SHORT PROBLEM: Rewrite the records from the line containing "In the picture, does" through the end of the records, both ends inclusive, leaving the requests unchanged. Shift every number in the answers, whether a coordinate or a distance, by -90.

GIVEN RECORDS:
--------------------------------
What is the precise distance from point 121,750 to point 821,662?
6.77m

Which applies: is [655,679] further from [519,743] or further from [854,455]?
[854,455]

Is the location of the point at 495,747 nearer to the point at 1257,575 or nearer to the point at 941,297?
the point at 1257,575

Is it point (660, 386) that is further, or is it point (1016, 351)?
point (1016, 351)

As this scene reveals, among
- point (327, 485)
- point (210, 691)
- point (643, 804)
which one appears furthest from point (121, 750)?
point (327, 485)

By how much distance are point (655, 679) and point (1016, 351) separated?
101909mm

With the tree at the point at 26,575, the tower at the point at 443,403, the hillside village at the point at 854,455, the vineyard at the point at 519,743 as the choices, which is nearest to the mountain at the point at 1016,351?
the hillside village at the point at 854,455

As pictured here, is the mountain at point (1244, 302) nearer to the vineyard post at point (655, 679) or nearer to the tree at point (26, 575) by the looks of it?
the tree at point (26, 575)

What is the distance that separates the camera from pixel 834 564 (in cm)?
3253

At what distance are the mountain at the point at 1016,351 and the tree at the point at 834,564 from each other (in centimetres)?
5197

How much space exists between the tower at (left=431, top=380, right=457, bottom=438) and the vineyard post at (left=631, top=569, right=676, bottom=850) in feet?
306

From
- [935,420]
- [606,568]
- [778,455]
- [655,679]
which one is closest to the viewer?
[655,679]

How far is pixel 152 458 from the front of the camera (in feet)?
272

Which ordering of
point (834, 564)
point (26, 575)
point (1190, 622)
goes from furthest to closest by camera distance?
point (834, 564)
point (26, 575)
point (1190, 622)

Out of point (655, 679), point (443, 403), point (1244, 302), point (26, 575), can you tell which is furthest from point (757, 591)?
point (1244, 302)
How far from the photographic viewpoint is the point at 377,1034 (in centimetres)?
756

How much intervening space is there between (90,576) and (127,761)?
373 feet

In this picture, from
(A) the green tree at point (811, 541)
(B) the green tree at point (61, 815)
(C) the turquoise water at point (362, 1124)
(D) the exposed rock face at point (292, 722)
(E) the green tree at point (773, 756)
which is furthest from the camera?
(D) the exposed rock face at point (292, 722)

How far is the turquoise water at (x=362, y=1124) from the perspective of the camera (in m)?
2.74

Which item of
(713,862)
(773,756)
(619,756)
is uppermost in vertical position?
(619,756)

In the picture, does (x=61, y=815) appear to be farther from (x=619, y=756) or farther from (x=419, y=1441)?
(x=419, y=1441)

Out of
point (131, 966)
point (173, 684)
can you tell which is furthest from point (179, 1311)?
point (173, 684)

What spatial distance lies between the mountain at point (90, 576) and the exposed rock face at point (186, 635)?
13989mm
--------------------------------
EXERCISE OUTPUT:
In the picture, does (x=61, y=815) appear to be farther from (x=619, y=756) or farther from (x=419, y=1441)?
(x=329, y=1351)

Out of
point (131, 966)
point (173, 684)
can you tell which is furthest from point (179, 1311)?
point (83, 594)

What spatial distance lies between the mountain at point (90, 576) and the exposed rock face at point (186, 635)?
13899mm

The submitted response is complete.